Vitamin A for Toddlers

Vitamin A helps support the growth and development of toddlers as they grow by literal leaps and bounds. This fat-soluble vitamin and antioxidant plays an important role in protecting your toddler from developing chronic diseases, vision impairments, and other health problems.

Here’s what you need to know about the health benefits of vitamin A for toddlers, the signs of vitamin A deficiency, and the natural ways you can incorporate vitamin A into your toddler’s diet.

Why is Vitamin A Important for Toddlers?

Vitamin A helps to support vision, bone and skin development, immune system function, and tissue repair.  


While your toddler is learning about, well, everything, it’s never been more important for them to see the world around them clearly. Our eye’s cornea covers the eyeball. Without enough vitamin A, it can become cloudy, making it very difficult to see.

Additionally, it helps to prevent night blindness by promoting the production of a protein called rhodopsin, which allows us to see in the dark.

Bones, Cartilage, and Skin

Vitamin A is necessary for strong bones and healthy hair, skin, and nails. As your toddler grows at a light-speed pace, it’s never been more important to support the development of their bones and cartilage.

——————

Work task - Write the next few paragraphs of the vitamin A article, starting after its last sentence.

——————

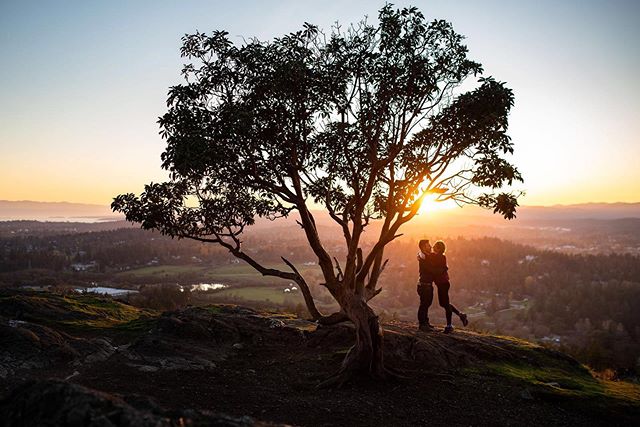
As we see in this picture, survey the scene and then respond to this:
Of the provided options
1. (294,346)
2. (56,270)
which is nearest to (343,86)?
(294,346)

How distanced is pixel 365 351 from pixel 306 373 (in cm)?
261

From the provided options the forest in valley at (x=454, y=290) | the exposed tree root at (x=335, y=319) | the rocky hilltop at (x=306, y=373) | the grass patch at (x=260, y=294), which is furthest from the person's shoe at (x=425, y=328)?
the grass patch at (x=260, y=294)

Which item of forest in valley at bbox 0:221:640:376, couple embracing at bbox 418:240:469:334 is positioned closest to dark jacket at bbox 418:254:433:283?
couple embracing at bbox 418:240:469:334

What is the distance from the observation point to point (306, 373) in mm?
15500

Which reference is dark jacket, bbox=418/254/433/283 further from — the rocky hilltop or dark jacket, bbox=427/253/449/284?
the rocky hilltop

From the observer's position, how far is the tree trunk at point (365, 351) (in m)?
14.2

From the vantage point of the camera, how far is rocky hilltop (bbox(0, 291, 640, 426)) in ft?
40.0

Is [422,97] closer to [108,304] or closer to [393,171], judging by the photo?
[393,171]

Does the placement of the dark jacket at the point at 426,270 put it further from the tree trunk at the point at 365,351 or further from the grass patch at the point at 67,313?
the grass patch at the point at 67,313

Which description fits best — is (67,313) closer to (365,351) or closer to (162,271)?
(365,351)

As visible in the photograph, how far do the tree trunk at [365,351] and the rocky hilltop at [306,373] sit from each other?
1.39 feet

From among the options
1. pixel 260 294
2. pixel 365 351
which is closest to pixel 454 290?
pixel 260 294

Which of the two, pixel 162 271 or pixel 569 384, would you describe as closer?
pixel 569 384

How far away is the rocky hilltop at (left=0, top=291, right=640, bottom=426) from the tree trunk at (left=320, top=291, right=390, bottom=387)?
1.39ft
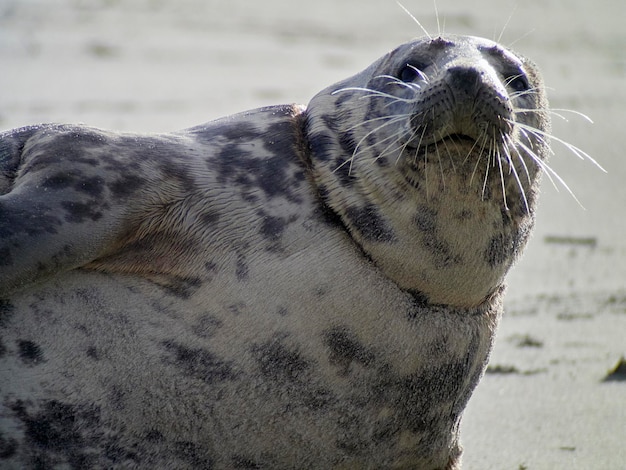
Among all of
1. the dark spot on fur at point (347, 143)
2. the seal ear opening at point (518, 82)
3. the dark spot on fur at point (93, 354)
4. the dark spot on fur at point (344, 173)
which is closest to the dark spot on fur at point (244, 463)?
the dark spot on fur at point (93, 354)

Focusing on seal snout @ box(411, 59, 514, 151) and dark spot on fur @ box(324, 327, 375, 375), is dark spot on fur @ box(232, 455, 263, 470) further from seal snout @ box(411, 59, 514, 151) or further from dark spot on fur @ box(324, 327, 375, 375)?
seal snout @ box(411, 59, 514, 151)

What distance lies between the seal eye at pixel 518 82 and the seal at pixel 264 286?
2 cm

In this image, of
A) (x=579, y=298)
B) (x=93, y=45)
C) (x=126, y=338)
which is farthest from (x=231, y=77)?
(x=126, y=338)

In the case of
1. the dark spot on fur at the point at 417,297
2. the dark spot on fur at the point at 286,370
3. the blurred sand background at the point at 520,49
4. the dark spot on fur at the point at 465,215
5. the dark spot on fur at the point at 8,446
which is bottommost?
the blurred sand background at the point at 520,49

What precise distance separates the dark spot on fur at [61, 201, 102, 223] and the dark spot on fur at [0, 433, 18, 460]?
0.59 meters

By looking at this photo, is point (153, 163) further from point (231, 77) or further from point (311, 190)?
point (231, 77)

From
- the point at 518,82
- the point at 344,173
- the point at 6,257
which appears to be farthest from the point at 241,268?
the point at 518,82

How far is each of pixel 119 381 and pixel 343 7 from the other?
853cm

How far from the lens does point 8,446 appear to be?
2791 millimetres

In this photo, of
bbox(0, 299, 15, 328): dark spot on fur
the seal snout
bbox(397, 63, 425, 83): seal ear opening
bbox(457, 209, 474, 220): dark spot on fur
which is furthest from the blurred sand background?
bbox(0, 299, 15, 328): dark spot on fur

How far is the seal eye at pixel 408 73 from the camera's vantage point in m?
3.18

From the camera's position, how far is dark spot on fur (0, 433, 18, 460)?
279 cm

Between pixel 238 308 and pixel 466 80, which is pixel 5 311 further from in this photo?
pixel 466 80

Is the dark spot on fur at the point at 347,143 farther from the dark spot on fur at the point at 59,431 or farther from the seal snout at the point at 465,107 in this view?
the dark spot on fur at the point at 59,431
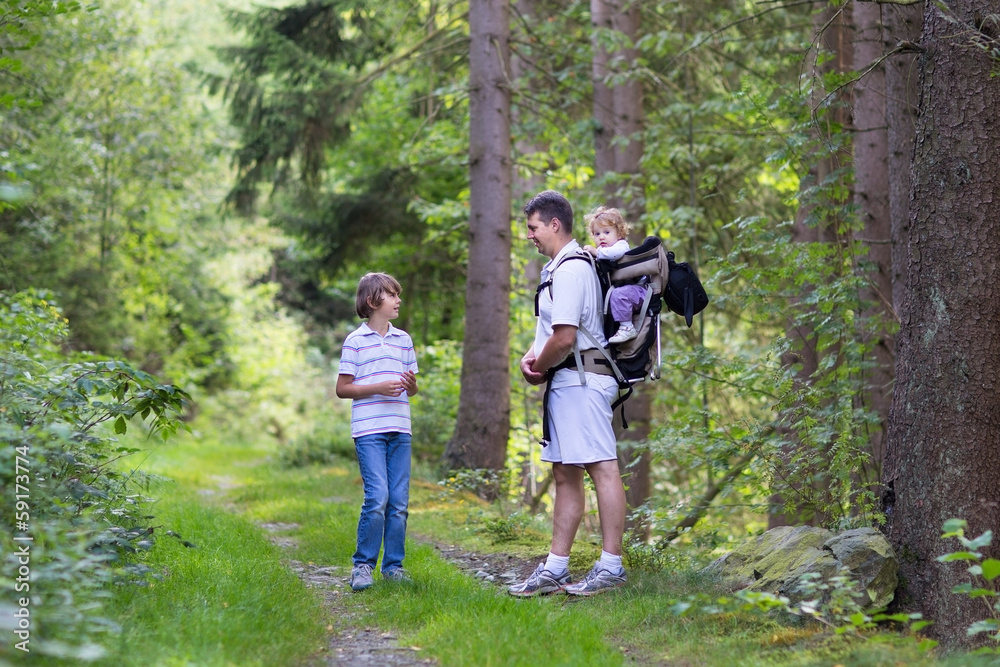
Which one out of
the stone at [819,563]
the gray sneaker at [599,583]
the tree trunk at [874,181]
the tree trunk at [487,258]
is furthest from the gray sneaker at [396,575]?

——————

Answer box -
Vitamin A also fortifies tooth enamel. Making sure your toddler has sufficient vitamin A, and teaching them the importance of getting their vitamins, will prepare them for a lifetime of crunching and munching their favorite foods.

Immune System Function

A healthy immune system means fewer sick days for your little one – and for you. Vitamin A supports the burgeoning immune systems of toddlers with its antioxidant properties, which protect cells from damage caused by harmful germs, pollutants, and free radicals.

Signs of Vitamin A Deficiency

Most kids get enough vitamin A from their diets. But, in the case of picky eating or dietary restrictions, it’s normal to wonder if your little one is getting enough of this vital micronutrient.

Symptoms of vitamin A deficiency in toddlers may include:

  •       Difficulty seeing, especially at night
  •       Dry eyes
  •       Dry skin
  •       Frequent illness
  •       Stunted growth

Vitamin A deficiency can be treated by eating foods that contain vitamin A and taking a supplement for extra support.

How to Get Vitamin A Naturally

Vitamin A is fat-soluble, meaning excess amounts are stored in body fat and not excreted in the urine. As a result, most toddlers only need about 300 mcg of vitamin A daily to reach the recommended daily allowance.  

Fruits and Vegetables

Fruits like mango, cantaloupe, oranges, and watermelon are naturally sweet finger foods, making incorporating them into your toddler’s diet easier.

Green, leafy vegetables like spinach and kale and orange ones like carrots, sweet potatoes, and pumpkin are also high in vitamin A. And, yes, pumpkin pie counts!

Fortified Grains

Is there a child that doesn’t like cereal? Most commercially available cereals contain fortified grains that are enriched with vitamin A. Top the bowl with milk or your preferred plant-based alternative, and a breakfast brimming with vitamin A (or dinner, we don’t judge) is served.

Store-bought bread is usually fortified with vitamins and is an excellent option for picky eaters. Even better with sunflower butter, almond butter, or hazelnut spread, which all contain healthy amounts of vitamin A.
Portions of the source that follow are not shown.